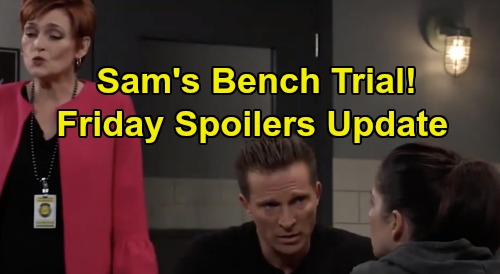 General Hospital Spoilers: Friday, October 25 Update – Franco's Fate Is Sealed - Sam's Speedy Bench Trial – Lulu's Romantic Surprise
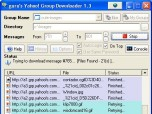 Yahoo Group and Files Downloader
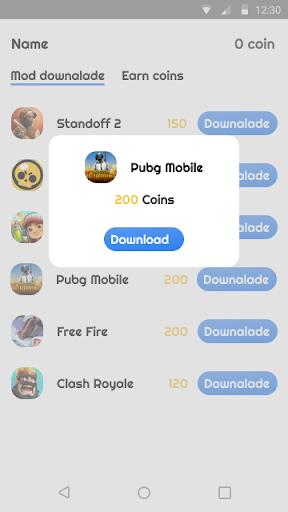 Mod Menu Install screenshot 3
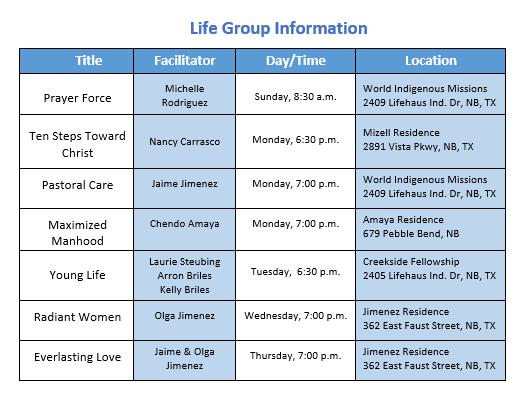 CF-Life Group Calendar.PNG
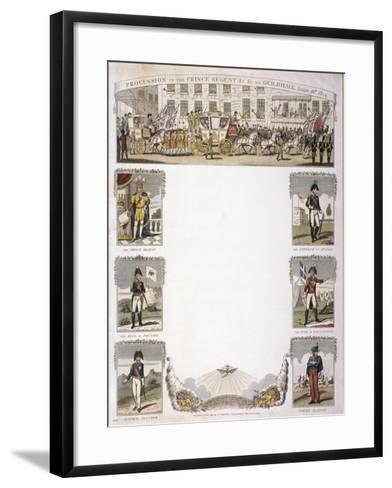 Procession of the Prince Regent, 1814--Framed Art Print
- - -
WORK INSTRUCTIONS
Leave the pictures out and copy exactly the lines from the one that holds "Mod Menu Install screenshot 3" through the last line of the material.

FINAL ANSWER
 Mod Menu Install screenshot 3
 CF-Life Group Calendar.PNG
 Procession of the Prince Regent, 1814--Framed Art Print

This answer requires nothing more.